G.S: Well, yes. My sister was already here and we arrived at Liverpool Street Station and I remember there was a sort of barrier and my sister was standing there waving madly, but we were rushed away because I think that we had to catch a train to Coventry. And so I never even kissed my sister or greeted her or anything but the following, I think it must have been the following week, the following weekend, she came to visit me from London.
INT: And you were pleased to see her?
G.S: Of course!
INT: Did you feel lost and did you feel foreign at that time?

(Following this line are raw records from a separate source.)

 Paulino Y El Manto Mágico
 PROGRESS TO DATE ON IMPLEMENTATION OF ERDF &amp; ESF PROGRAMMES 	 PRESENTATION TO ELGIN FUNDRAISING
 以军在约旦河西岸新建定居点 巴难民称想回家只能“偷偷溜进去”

G.S: Yes, a bit yes, because my English was practically non-existent and my guardian couldn’t speak German. So it was difficult at first but it was such a wonderful household I went to – a fabulous woman.
INT: This is the lady that you eventually called your aunt?
G.S yes yes
INT: When you came to Britain and you arrived here, and you knew you were coming to a family did you know anything about the family at all?

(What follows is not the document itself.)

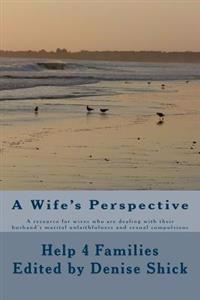 A Wife's Perspective: A resource for wives who are dealing with their husband's marital
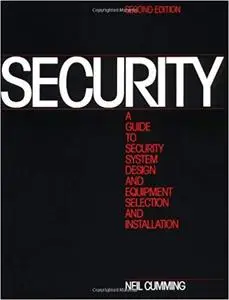 Security: A Guide to Security System Design and Equipment Selection and Installation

G.S: I think I knew there were three sisters living together, all teachers – and that’s about it. Really the, the connection was made originally by a cousin of mine – Ilona, who used to go to Bielefeldt and, on holiday. I’m not quite sure whether, what she did there but maybe she took English people around, I don’t know. But she met there, the headmistress of that school I went to in Barrs Hill, Barrs Hill Grammar School, and this lady had said that she wanted to help somebody and she knew of somebody who wanted to help children out and my cousin Ilona had said ‘Well I’ve got a small cousin who needs to get out’. And this is how it all started. That’s how the names were exchanged.
INT: And this was the beginning?
INT: But there was a, it was a large movement, there were a lot of children who came out at that time
INT: Through the Quakers weren’t there?
G.S: Yes, over nine thousand children the Quakers took out. They arranged for.
INT: Did you speak any English at all?
G.S: I’d had one year at school – that’s all.
INT: So it was very limited?
G.S: Yes, very limited yes.
INT: What was the full name of your adopted aunt?
G.S: Margaret Kershaw Scholes and she came from Oldham in Lancashire
INT: And you kept your own name? Your own family name which was?
G.S: Yes. Marle
INT: And how do you spell that?
G.S: M-A-R-L-E accente aigue. It’s got an accent on it – it’s French
INT: And then, when you came here you just kept your name right through?
G.S: Yes, oh yes. Well no, when I married then I changed it.
INT: And you came first of all to Coventry
INT: And what date did you arrive in the UK?
G.S: On the 22nd of June 1939
INT: May I ask how old you were then?
INT: Fourteen. And.if there’s anything else I need. And you’ve been in Scotland since 1950? Is that right?